ClickHouse MemoryTracking vs MemoryResident: reading the memory gap correctly

You finish a large batch query, open monitoring, and see ClickHouse MemoryTracking drop by 40 GB while MemoryResident barely moves. Or you watch RSS climb for hours after a restart while MemoryTracking tracks the rise steadily. Neither pattern indicates a leak. The gap between ClickHouse’s internal ledger and OS resident set size is normal: the server accounts for memory synchronously while jemalloc retains pages for reuse.

This article explains the mechanism behind the divergence, when the gap is expected, and which metric to trust for which operational decision.

What it is and why it matters

MemoryTracking lives in system.metrics. It is the sum of all allocations passing through ClickHouse’s hierarchical MemoryTracker: server-level totals, per-user aggregates, and per-query working sets. Every GROUP BY hash table, JOIN buffer, mark cache entry, merge scratch buffer, and decompression block that ClickHouse explicitly manages is added and subtracted synchronously on alloc and free.

MemoryResident lives in system.asynchronous_metrics. It is the RSS of the clickhouse-server process sampled in the background. This is what the Linux OOM killer watches and what container runtimes enforce. Because it includes allocator-retained pages, memory-mapped files, and library overhead that ClickHouse never tracks, it is always equal to or larger than the internally accounted figure.
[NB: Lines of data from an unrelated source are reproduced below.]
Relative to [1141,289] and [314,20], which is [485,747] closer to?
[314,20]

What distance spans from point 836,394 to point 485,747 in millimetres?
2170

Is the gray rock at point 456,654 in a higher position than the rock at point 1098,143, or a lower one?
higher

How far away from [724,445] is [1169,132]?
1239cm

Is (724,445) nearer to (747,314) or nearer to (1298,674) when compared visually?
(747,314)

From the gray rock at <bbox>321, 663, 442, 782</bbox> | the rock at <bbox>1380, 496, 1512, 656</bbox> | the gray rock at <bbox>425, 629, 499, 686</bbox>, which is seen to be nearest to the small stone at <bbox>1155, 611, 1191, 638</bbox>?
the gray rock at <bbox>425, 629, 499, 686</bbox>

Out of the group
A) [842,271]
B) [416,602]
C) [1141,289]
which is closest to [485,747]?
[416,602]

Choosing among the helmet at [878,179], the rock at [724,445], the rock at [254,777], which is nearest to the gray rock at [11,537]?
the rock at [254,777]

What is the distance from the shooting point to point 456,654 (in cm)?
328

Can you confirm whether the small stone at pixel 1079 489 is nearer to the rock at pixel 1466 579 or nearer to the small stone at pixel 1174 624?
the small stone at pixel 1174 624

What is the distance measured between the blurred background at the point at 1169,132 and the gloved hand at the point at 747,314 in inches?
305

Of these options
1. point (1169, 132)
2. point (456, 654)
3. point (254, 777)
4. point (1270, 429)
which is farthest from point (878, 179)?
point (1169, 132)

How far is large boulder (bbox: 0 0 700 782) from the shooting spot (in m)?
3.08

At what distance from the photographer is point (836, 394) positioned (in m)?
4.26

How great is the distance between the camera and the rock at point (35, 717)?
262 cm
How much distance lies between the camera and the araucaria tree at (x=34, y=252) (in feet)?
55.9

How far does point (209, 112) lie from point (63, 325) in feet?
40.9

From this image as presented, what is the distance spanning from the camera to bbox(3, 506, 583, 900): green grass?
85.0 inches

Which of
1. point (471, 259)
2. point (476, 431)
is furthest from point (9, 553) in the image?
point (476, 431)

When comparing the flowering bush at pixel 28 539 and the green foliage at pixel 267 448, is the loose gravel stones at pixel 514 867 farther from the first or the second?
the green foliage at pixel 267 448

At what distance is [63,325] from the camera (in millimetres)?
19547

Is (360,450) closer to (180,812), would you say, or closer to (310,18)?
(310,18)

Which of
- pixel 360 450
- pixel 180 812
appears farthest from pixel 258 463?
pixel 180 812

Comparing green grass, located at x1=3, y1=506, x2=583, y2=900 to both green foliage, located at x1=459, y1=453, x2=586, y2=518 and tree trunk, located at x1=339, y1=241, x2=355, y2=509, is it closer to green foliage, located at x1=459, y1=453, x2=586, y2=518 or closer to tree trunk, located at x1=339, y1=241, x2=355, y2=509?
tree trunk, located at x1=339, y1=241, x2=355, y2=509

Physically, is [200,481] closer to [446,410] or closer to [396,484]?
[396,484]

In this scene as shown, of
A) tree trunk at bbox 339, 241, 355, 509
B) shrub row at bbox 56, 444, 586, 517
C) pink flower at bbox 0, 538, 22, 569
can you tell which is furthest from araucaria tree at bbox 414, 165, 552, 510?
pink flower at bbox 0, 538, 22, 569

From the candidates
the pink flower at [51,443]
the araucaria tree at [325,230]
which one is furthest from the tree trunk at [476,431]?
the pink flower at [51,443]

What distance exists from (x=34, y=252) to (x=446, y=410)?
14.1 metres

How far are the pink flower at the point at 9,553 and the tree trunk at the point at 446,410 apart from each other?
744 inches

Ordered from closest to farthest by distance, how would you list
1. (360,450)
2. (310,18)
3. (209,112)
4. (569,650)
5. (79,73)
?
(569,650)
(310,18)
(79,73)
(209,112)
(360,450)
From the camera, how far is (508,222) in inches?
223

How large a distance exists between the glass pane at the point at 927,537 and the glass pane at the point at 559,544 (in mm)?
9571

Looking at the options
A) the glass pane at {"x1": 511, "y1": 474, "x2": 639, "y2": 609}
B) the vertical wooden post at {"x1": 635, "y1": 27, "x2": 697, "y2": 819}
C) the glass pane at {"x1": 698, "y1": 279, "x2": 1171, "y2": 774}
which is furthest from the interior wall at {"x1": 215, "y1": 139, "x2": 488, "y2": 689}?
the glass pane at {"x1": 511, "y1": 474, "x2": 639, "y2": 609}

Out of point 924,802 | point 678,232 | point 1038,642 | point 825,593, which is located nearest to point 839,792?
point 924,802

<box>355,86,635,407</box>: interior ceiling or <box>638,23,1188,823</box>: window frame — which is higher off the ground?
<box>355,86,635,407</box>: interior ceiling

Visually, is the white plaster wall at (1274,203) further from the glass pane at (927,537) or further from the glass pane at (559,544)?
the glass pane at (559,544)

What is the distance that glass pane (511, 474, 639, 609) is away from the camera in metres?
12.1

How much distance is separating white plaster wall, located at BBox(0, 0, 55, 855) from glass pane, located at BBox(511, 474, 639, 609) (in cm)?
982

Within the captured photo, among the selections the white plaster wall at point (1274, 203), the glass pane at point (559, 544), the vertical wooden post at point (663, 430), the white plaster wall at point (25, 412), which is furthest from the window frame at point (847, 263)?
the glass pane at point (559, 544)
The two metrics serve different operational purposes. MemoryTracking tells you which query or subsystem is consuming space and whether a single operation is about to hit a per-query or server-wide limit. MemoryResident tells you whether the process is about to be killed by the kernel. Treating MemoryTracking as the single source of truth routinely underestimates true footprint. Treating a post-query RSS plateau as a leak wastes hours profiling a healthy allocator.

How it works

ClickHouse maintains a tree of MemoryTracker objects. When a query executes, its allocator calls track(alloc) and track(free) against the query’s node, which rolls up to the user and server totals. This gives precise attribution: system.processes.memory_usage shows the current allocation, and system.processes.peak_memory_usage shows the high-water mark.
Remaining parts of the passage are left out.